Baruch College students and faculty alike gained insight into the world of international development thanks to a panel discussion on the Peace Corps held on March 1. The event featured a discussion with Returned Peace Corps Volunteers teaching and working in Baruch.
The event began with an introduction by moderator Teresa Liu, who volunteered in East Timor between 2003 and 2005. Now, Liu serves as Baruch’s associate director of international admissions.
Liu, who served as a health service volunteer, noted that the date of the event was chosen to commemorate Peace Corps Day, the anniversary of President John F. Kennedy’s signing of Executive Order 10924, which officially established the Peace Corps.
Liu and the panelists shared their reasons for joining the Peace Corps, as well as how their experiences abroad helped them prosper back home.
“Getting outside of what you’re used, getting taken out of country, culture, language, everything is the caveat. The idea is you are being shocked into growing and maturing very quickly because you are outside of your element,” said Anna D’Souza, a development economist who served as a Peace Corps volunteer in Senegal between 2000 and 2002. She currently teaches in the Marxe School of Public and International Affairs.
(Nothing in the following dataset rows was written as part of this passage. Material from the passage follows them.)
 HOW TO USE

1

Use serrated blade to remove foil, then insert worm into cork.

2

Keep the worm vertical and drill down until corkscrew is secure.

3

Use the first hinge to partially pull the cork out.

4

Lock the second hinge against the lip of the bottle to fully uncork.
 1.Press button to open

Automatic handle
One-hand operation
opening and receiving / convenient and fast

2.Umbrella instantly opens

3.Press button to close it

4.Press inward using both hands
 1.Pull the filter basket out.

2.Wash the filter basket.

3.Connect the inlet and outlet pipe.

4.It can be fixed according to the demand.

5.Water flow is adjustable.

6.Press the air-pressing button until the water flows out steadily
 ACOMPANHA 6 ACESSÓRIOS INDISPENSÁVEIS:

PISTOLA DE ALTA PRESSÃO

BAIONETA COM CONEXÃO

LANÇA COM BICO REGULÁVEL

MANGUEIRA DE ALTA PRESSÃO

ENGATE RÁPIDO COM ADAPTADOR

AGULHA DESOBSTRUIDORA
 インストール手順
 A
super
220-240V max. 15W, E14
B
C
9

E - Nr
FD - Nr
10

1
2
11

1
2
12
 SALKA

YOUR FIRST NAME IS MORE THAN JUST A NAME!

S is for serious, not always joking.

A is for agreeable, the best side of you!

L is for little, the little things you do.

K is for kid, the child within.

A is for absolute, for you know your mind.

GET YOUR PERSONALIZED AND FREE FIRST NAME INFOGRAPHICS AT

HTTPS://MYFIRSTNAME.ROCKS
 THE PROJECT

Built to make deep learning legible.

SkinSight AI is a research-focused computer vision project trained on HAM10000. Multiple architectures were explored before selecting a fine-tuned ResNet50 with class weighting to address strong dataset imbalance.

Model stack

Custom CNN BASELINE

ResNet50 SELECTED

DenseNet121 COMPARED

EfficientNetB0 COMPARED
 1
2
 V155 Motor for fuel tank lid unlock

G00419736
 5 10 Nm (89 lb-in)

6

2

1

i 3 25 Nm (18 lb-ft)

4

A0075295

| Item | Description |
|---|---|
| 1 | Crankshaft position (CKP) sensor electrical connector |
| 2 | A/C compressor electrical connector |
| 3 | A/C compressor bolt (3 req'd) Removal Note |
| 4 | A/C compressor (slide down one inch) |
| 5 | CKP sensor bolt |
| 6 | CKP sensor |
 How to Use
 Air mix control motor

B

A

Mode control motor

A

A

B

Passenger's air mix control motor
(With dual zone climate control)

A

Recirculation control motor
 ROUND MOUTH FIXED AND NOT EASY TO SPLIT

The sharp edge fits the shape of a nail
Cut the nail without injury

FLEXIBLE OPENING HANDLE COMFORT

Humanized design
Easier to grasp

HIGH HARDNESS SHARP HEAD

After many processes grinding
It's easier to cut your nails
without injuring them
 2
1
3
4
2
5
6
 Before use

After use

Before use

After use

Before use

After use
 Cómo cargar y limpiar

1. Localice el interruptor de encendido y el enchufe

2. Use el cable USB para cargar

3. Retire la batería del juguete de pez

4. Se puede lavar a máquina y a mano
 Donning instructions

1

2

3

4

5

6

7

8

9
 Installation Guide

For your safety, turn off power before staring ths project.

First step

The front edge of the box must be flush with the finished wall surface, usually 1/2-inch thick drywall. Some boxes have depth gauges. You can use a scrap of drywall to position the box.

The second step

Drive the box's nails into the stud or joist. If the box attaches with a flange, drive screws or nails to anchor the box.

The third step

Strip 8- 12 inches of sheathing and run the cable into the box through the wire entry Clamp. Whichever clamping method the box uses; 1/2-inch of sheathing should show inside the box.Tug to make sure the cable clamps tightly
Other panelists elaborated on how their time as Peace Corps volunteers altered their world outlooks. Brian Kane, who currently serves as the director of Baruch’s Science and Technology Entry Program, explained that one of the draws of Peace Corps was the chance to break the monotony of his former job at a mutual fund company in Baltimore. His responsibilities, according to Kane, “literally required that [he] do the same thing every day.”
By chance, Kane’s company adopted an elementary school, giving Kane the opportunity to act as a “big brother” to a student at the school. It was partially this experience that drove Kane to pursue the Peace Corps, eventually serving as a volunteer at a credit union in Honduras between 1994 and 1996.
All the panelists agreed that their experiences in Peace Cops also made them more culturally aware. Panelist Cheryl de Jong-Lambert, who works as the director of communications in Baruch’s Office of Communications and Marketing, served as a volunteer in Guinea-Bissau, West Africa between 1990 and 1992. De Jong-Lambert noted that her experiences within Guinea-Bissau’s communal society made her more aware of her consumption when she returned to the United States.
“Consumptionism and the obsession with television and phones and all that has really helped me filter a lot of the media and filter it for my kids. We [de Jong-Lambert and her husband] live as simple a life as possible,” said de Jong-Lambert.
Over time, the Peace Corps application process has changed for the better. The application process has become more streamlined, with the applicant being notified of his or her acceptance approximately two to three months after the initial application submission. Unlike past iterations of the process, the applicant is also permitted to choose up to three programs, allowing for less of a randomized experience. All in all, the applicant can expect to travel to his or her assigned location approximately six to nine months after submitting the initial application. Despite these changes, the eight-step process remains highly competitive.